Designers are boldly going where they haven’t gone in decades -- to the painted “shaker” style cabinet. And they’re not afraid to use bold colors like deep grays, greens, and blues. Also, the L-shaped layout is back, over the U-shaped layout.
Natural wood floors are still the number one choice, but gaining quickly behind them are: wood laminates, due to their lower cost profile and lower maintenance demands. And next, an old throwback: terrazzo tile. The modern version is far more sleek, refined, and sophisticated than their 70’s counterparts.
It’s official: Granite is out, after three years on the downslope. Replacing it: engineered quartz, which achieves the classic look of granite, but for less buck for your bang. Also working in its favor, quartz is more durable, less susceptible to chipping, scratching, and staining.
Rising in popularity as well: concrete countertops, which also can be customized to resemble natural stone. It also can be dyed in infinite colors, molded into a myriad of designs, patterns, and shapes.
Backsplash of Color
As the all-white kitchen fades to black, so are the all-white subway tile backsplashes. And in their place: ceramic tiles in bold patterns and designs, and made to resemble glass, metals, mosaics, even wallpaper.
Imagine turning on your oven before getting home, then having your favorite playlist sound in the background as you listen to a guided cooking app walk you step by step through your favorite recipe.

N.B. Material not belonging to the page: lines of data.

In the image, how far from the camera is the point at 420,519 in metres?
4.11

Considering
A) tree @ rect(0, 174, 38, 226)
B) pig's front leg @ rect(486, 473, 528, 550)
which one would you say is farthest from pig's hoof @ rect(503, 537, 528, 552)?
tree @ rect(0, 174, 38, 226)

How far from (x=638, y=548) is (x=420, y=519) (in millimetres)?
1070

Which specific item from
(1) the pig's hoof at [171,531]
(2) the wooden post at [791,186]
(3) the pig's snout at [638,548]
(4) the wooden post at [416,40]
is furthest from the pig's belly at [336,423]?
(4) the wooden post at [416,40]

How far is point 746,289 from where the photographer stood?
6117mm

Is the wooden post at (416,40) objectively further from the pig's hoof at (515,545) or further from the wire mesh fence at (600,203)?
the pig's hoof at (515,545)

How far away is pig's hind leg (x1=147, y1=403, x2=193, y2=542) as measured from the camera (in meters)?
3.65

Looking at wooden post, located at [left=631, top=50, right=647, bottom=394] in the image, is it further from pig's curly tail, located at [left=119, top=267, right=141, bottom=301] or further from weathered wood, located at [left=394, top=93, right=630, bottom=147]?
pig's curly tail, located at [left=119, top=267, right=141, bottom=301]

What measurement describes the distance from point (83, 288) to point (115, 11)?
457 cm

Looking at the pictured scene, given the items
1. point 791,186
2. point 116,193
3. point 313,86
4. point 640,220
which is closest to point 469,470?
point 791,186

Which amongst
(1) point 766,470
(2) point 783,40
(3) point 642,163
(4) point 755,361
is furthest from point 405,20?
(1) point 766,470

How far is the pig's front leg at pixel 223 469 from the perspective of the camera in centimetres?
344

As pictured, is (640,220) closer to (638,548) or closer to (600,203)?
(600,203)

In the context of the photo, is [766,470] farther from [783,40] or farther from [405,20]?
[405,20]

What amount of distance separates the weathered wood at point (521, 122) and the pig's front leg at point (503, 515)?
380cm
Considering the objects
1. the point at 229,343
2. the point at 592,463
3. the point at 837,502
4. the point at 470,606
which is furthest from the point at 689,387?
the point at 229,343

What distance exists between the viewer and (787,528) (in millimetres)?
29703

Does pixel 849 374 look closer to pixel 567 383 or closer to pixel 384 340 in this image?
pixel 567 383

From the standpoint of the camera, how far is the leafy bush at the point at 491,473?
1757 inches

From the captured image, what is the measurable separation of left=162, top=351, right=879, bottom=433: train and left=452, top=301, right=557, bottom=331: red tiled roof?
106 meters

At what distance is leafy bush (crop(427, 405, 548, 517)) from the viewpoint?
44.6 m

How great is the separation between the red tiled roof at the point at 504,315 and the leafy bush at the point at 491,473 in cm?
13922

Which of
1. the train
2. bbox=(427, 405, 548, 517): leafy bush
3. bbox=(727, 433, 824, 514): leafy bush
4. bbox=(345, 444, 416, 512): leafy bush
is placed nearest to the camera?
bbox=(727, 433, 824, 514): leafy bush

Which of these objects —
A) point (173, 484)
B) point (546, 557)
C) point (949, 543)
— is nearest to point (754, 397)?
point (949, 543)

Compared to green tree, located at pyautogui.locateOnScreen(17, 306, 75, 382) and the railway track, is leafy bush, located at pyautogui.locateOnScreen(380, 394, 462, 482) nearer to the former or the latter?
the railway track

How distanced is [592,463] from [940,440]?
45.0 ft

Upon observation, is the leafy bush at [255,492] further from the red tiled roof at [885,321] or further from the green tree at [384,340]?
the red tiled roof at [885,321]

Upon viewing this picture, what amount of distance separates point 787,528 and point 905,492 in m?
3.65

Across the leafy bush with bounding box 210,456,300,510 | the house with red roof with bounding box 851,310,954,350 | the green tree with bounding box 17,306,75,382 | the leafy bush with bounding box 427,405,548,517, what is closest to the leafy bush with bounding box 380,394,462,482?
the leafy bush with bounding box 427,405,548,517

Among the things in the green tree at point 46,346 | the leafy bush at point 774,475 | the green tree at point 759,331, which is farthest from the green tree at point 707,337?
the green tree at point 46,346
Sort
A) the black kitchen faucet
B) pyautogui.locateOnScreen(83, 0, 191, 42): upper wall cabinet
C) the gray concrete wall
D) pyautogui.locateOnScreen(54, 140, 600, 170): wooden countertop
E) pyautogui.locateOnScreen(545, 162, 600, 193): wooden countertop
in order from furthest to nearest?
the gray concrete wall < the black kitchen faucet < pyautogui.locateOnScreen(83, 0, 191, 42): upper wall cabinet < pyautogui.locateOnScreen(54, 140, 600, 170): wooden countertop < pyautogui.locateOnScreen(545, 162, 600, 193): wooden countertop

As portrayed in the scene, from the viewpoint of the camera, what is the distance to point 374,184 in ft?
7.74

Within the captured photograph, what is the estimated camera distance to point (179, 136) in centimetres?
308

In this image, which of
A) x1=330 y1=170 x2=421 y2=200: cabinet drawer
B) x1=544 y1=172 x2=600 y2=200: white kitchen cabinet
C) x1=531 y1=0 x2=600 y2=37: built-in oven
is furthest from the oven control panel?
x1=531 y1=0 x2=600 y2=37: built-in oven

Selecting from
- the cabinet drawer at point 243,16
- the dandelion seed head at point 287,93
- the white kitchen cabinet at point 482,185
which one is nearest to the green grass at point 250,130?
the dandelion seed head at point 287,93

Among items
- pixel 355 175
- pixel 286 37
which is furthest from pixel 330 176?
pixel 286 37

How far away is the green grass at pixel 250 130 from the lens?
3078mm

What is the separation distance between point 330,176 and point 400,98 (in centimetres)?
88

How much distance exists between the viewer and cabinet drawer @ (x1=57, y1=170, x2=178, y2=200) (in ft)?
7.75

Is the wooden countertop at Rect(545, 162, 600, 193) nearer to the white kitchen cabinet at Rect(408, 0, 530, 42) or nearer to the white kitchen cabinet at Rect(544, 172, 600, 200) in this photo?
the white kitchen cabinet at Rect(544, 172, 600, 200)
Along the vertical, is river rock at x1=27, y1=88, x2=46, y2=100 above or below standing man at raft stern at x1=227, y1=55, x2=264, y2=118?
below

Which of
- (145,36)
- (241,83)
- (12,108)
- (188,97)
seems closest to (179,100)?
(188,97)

Well, thanks to the growing market of smart kitchen appliances, this is now a reality. Refrigerators, ranges, mixers, and so on -- each one can be programmed to order specific foods from online grocery stores, and then help you transform them into healthy, delicious family-friendly meals.
Old Meets New
As kitchen appliances and fixtures get more streamlined and shiny, the kitchen of 2018 balances the new with the old; for example:
- Barndoors with brass knobs
- Shiplap wood paneling with crystal chandeliers
- Reclaimed wood tables with metal chairs
- Steel studs with chintzes floral fabrics
- Brass door knobs on painted wood cabinets
- Metallic fixtures on ceramic farmhouse sinks
One of the biggest demands from homeowners was for clean countertops. Industry experts rose to the occasion and the result is: Innovative storage solutions, built-ins, pull-out waste and recycling bings, dish organizers, and so on.
Gas Stoves are Out
Induction and steam ovens are in. Gas stoves are out.